*** DATA TO PROCESS ***

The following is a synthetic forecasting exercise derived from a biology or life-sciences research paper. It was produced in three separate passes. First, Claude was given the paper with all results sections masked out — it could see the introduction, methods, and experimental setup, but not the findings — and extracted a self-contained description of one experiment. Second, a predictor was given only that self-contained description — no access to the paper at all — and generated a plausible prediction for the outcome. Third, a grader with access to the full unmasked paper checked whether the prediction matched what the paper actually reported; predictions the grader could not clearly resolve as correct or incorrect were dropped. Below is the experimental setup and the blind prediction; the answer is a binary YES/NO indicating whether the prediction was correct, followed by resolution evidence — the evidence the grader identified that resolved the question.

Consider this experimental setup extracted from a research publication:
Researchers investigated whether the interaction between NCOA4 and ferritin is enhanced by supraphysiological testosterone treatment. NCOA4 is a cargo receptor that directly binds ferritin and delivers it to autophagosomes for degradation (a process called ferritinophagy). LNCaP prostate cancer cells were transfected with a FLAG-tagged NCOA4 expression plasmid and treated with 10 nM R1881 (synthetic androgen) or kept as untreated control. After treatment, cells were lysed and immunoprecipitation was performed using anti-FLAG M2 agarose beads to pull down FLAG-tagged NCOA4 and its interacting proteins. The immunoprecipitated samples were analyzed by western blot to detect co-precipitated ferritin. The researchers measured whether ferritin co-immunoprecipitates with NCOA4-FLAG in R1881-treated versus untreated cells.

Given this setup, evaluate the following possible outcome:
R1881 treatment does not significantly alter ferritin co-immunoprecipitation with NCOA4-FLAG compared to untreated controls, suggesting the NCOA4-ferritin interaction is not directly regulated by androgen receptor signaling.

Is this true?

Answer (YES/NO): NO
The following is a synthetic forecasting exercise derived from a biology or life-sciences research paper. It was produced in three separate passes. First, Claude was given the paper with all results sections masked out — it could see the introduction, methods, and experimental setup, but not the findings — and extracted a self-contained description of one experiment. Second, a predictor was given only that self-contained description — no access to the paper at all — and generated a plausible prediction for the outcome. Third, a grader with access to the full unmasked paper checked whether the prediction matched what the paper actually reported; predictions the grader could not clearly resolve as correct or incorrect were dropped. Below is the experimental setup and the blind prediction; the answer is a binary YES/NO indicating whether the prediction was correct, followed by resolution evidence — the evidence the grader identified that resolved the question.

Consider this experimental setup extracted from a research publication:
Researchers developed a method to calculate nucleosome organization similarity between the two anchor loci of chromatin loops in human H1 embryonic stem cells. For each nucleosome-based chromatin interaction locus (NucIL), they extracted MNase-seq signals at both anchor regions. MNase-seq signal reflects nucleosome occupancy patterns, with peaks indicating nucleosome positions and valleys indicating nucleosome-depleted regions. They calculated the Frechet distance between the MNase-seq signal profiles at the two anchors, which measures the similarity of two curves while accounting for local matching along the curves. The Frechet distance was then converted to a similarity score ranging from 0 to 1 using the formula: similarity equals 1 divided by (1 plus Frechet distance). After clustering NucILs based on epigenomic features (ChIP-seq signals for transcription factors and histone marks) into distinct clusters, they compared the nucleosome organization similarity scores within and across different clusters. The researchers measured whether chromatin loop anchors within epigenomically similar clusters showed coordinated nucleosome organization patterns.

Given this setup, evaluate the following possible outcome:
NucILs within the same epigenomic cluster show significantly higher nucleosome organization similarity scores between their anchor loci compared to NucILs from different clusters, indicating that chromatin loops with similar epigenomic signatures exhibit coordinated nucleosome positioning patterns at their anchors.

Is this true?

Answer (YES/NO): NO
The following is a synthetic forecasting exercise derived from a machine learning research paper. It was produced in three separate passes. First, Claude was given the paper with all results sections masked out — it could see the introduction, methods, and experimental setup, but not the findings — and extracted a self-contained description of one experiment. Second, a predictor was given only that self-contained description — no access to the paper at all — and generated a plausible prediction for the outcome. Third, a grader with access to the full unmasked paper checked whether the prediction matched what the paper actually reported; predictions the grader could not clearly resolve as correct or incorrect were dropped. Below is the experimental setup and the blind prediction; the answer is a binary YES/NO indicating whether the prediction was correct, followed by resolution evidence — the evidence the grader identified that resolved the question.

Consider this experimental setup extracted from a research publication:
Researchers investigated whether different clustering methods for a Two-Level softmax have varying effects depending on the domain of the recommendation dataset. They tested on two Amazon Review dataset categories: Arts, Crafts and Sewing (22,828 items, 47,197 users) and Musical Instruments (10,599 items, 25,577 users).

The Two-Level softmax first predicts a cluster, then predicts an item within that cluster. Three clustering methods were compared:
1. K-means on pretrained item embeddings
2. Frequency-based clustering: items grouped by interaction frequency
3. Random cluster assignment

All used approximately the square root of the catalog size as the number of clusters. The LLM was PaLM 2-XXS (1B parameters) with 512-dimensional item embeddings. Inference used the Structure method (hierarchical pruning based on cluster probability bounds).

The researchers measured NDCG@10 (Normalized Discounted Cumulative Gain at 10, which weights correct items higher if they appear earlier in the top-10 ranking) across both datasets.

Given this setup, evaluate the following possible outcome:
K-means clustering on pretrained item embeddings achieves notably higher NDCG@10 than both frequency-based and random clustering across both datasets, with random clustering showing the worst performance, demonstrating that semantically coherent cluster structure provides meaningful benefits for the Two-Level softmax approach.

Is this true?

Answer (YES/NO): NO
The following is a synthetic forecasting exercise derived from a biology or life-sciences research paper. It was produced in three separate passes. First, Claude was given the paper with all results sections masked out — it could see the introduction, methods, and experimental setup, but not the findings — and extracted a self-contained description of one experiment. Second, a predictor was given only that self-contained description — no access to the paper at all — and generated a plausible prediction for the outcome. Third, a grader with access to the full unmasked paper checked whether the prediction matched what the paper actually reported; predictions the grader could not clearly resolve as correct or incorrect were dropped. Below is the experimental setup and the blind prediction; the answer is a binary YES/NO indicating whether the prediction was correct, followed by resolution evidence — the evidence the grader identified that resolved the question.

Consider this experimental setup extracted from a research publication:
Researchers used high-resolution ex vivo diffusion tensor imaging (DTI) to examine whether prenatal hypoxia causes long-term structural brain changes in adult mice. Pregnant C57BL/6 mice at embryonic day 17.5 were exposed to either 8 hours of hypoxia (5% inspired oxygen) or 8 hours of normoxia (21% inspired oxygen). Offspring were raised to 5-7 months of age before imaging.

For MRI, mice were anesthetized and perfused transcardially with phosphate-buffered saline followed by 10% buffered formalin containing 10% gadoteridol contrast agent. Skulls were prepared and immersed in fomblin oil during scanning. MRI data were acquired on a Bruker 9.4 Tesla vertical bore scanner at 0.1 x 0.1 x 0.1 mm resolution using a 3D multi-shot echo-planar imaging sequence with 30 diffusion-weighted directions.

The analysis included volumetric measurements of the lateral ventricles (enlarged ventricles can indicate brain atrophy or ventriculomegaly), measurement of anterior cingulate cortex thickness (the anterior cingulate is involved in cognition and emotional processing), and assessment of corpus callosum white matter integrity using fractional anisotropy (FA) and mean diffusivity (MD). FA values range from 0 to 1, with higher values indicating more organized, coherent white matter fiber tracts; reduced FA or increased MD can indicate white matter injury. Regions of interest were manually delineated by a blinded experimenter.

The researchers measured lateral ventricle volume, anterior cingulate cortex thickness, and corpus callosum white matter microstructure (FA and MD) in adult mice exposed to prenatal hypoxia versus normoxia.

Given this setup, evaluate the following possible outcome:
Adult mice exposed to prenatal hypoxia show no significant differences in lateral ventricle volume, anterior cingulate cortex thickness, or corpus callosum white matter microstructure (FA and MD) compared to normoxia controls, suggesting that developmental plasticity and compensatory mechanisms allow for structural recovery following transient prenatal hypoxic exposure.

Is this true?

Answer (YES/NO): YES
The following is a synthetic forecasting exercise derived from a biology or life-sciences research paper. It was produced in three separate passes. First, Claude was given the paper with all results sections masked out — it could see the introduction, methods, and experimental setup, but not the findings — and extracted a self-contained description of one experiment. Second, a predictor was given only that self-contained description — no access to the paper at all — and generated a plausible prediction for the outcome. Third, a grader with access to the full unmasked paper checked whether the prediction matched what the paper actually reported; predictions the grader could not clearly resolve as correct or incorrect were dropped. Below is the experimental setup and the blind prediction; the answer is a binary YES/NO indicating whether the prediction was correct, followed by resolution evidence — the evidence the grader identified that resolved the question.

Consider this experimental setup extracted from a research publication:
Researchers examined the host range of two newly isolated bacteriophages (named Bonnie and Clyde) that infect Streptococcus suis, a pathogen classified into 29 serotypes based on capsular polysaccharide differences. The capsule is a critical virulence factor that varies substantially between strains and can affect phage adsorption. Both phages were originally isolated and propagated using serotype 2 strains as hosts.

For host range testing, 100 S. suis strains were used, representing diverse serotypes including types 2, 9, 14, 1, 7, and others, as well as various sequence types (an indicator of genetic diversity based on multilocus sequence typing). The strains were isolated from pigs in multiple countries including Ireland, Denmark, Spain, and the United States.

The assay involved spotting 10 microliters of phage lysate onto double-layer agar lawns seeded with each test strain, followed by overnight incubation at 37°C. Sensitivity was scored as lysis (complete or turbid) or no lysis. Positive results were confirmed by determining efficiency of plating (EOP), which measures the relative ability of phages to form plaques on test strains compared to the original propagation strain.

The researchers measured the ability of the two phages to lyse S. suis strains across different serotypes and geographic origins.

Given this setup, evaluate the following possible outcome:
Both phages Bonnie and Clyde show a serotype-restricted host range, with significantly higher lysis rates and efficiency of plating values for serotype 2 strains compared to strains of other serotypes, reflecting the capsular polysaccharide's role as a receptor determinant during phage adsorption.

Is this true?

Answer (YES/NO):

*** End of DATA TO PROCESS ***

■ **WHAT IS EXPECTED**
Scan the listing above and copy all lines containing the word "means".

■ **ANSWER SPACE**
1. K-means on pretrained item embeddings
K-means clustering on pretrained item embeddings achieves notably higher NDCG@10 than both frequency-based and random clustering across both datasets, with random clustering showing the worst performance, demonstrating that semantically coherent cluster structure provides meaningful benefits for the Two-Level softmax approach.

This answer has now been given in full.